#### Selection:
-- BEGIN --
1. Knowledge base
  2. Experimentation & Validation

Geo-Experimentation in Cassandra: Complete Guide

Overview

What are Geo-Experiments?

Geo-experiments are controlled tests designed to measure the true incremental impact of marketing activities by comparing test and control groups across different geographic areas.

The methodology works by:

  1. Dividing geographic areas into two groups:
    • Test Group: Areas where the marketing activity will be modified
    • Control Group: Areas where marketing continues as usual
  2. The algorithm selects these groups to be as similar as possible in terms of:
    • Historical revenue patterns
    • Seasonality
    • Market size
    • Consumer behavior
  3. This similarity ensures that any external factors (seasonality, market conditions, other marketing activities) affect both groups equally, allowing us to isolate the specific impact of our test variable.

For example: If we see a 10% increase in the test group and a 5% increase in the control group during a high season, we can attribute the 5% difference to our marketing activity, as both groups were equally affected by seasonality.

Why are they Important?
-- END --
Write out everything in the geo-experimentation guide from "The methodology works" down to "affected by seasonality.", substituting "cohorts" for "groups" each time it appears. The records that follow are separate material and have no connection to the geo-experimentation guide.

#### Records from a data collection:
-- BEGIN --
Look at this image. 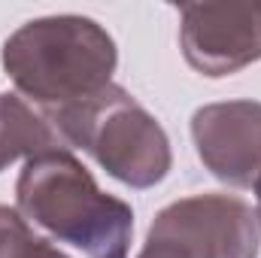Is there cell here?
Segmentation results:
<instances>
[{
  "label": "cell",
  "instance_id": "30bf717a",
  "mask_svg": "<svg viewBox=\"0 0 261 258\" xmlns=\"http://www.w3.org/2000/svg\"><path fill=\"white\" fill-rule=\"evenodd\" d=\"M252 189H255V200H258V210H255V222H258V231H261V176L255 179V186H252Z\"/></svg>",
  "mask_w": 261,
  "mask_h": 258
},
{
  "label": "cell",
  "instance_id": "9c48e42d",
  "mask_svg": "<svg viewBox=\"0 0 261 258\" xmlns=\"http://www.w3.org/2000/svg\"><path fill=\"white\" fill-rule=\"evenodd\" d=\"M137 258H182L176 249H170V246H164V243H155V240H146L143 243V249H140V255Z\"/></svg>",
  "mask_w": 261,
  "mask_h": 258
},
{
  "label": "cell",
  "instance_id": "7a4b0ae2",
  "mask_svg": "<svg viewBox=\"0 0 261 258\" xmlns=\"http://www.w3.org/2000/svg\"><path fill=\"white\" fill-rule=\"evenodd\" d=\"M18 213L85 258H128L134 210L100 192L94 176L67 149L28 158L15 183Z\"/></svg>",
  "mask_w": 261,
  "mask_h": 258
},
{
  "label": "cell",
  "instance_id": "52a82bcc",
  "mask_svg": "<svg viewBox=\"0 0 261 258\" xmlns=\"http://www.w3.org/2000/svg\"><path fill=\"white\" fill-rule=\"evenodd\" d=\"M61 146L64 140L34 107L15 94H0V170L18 158L28 161Z\"/></svg>",
  "mask_w": 261,
  "mask_h": 258
},
{
  "label": "cell",
  "instance_id": "3957f363",
  "mask_svg": "<svg viewBox=\"0 0 261 258\" xmlns=\"http://www.w3.org/2000/svg\"><path fill=\"white\" fill-rule=\"evenodd\" d=\"M43 119L64 146L88 152L113 179L130 189H152L170 173L173 152L164 128L116 82Z\"/></svg>",
  "mask_w": 261,
  "mask_h": 258
},
{
  "label": "cell",
  "instance_id": "ba28073f",
  "mask_svg": "<svg viewBox=\"0 0 261 258\" xmlns=\"http://www.w3.org/2000/svg\"><path fill=\"white\" fill-rule=\"evenodd\" d=\"M0 258H67L58 246L37 237L28 219L0 203Z\"/></svg>",
  "mask_w": 261,
  "mask_h": 258
},
{
  "label": "cell",
  "instance_id": "5b68a950",
  "mask_svg": "<svg viewBox=\"0 0 261 258\" xmlns=\"http://www.w3.org/2000/svg\"><path fill=\"white\" fill-rule=\"evenodd\" d=\"M179 46L210 79L240 73L261 61V3H182Z\"/></svg>",
  "mask_w": 261,
  "mask_h": 258
},
{
  "label": "cell",
  "instance_id": "6da1fadb",
  "mask_svg": "<svg viewBox=\"0 0 261 258\" xmlns=\"http://www.w3.org/2000/svg\"><path fill=\"white\" fill-rule=\"evenodd\" d=\"M0 61L12 85L49 116L113 85L119 49L94 18L46 15L6 40Z\"/></svg>",
  "mask_w": 261,
  "mask_h": 258
},
{
  "label": "cell",
  "instance_id": "8992f818",
  "mask_svg": "<svg viewBox=\"0 0 261 258\" xmlns=\"http://www.w3.org/2000/svg\"><path fill=\"white\" fill-rule=\"evenodd\" d=\"M192 140L203 167L234 186L249 189L261 176V104H206L192 116Z\"/></svg>",
  "mask_w": 261,
  "mask_h": 258
},
{
  "label": "cell",
  "instance_id": "277c9868",
  "mask_svg": "<svg viewBox=\"0 0 261 258\" xmlns=\"http://www.w3.org/2000/svg\"><path fill=\"white\" fill-rule=\"evenodd\" d=\"M146 240L182 258H258V222L252 207L234 194H192L167 203Z\"/></svg>",
  "mask_w": 261,
  "mask_h": 258
}]
</instances>
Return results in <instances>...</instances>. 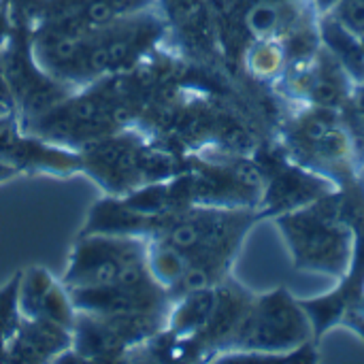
-- END --
#### Output for this task:
The methodology works by:

  1. Dividing geographic areas into two cohorts:
    • Test Group: Areas where the marketing activity will be modified
    • Control Group: Areas where marketing continues as usual
  2. The algorithm selects these cohorts to be as similar as possible in terms of:
    • Historical revenue patterns
    • Seasonality
    • Market size
    • Consumer behavior
  3. This similarity ensures that any external factors (seasonality, market conditions, other marketing activities) affect both cohorts equally, allowing us to isolate the specific impact of our test variable.

For example: If we see a 10% increase in the test group and a 5% increase in the control group during a high season, we can attribute the 5% difference to our marketing activity, as both cohorts were equally affected by seasonality.